Sorry, not Sorry

Stop saying you’re sorry
Don’t apologize
Wipe that fake smile on your face
His exasperation
The tightness in my jaw
Feeling weak
Wobbling on my spiked heels
I’m sorry, I will try harder.

I’m sorry, the delivery nurse said.
I didn’t see it at first
The twelve o’clock red line on my son’s face
He had scratched his own face
While they did what they do
Lance his feet to draw blood for iron count
Put drops in his eyes
Inspect his parts
Coldly, clinically.

I’m sorry, my lawyer said.
When I wasn’t able to get child support for over a year
When my son was still nursing
I’m sorry, I whispered in his moist hair
My son’s mouth opened and his eyes filled with tears
When I had to walk away.

I’m sorry, the Special Ed Regional Director said.
He may never talk. We just don’t know.
I looked at the table,
I could not look at my son.
I reached for the pen,
Signed the offer –
Stacks of papers that said
I accepted the maximum that they could provide
30 hours a week
Physical Therapy
Speech Therapy
Sensory Integration Therapy
For my silent son.

I’m sorry, my son’s father said.
We had just left our son’s Special Ed meeting
I can’t take him, he said
I brought my motorcycle. You get him this weekend.
I’m sorry I told my employer at Whole Foods
I can’t work the deli thinly slicing prosciutto all weekend on my feet wearing my hairnet
I have no childcare
They did not apologize
When they took me off the schedule and mailed my last paycheck.

I’m sorry my son told me
I thought if I didn’t tell you
I would get coal in my stocking for Christmas.
My son told me:
I was raped / I thought that he was joking / then I realized it was too late.

I’m sorry, the senior member of the school board later told me,
I am so sorry, I want you to know
How truly sorry I am.

I’m sorry, I told my son.
I told him to turn off his video game
But I didn’t tell him that the
Sound of gunfire Triggered my PTSD
I took my tiny pills
I placed books on his bed
Gave him cold filtered water
From the fridge.


Capella Parrish writes from the underbelly of life.

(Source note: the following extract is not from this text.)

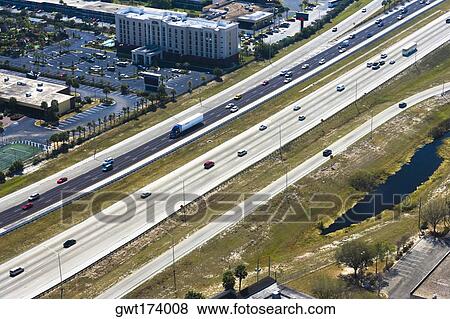 Aerial view of vehicles moving on multiple lane highways, Orlando, Florida, USA View Large Photo Image Stock Photo - Aerial view of vehicles moving on multiple lane highways, Orlando, Florida, USA. Fotosearch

Obviously she turned left instead of right and she found out the hard way that she had to touch the stove to know that it was hot and got burned as a high class escort, prostitute, stripper, NYC dominatrix, firefighter EMT and medic student. This is her first Nonfiction poem published. Poetry is a stretch for her but she enjoys the burn of forced constraints. She is a first-year MFA Creative Nonfiction candidate with an emphasis in Narrative / Poetic Medicine at Dominican University of California.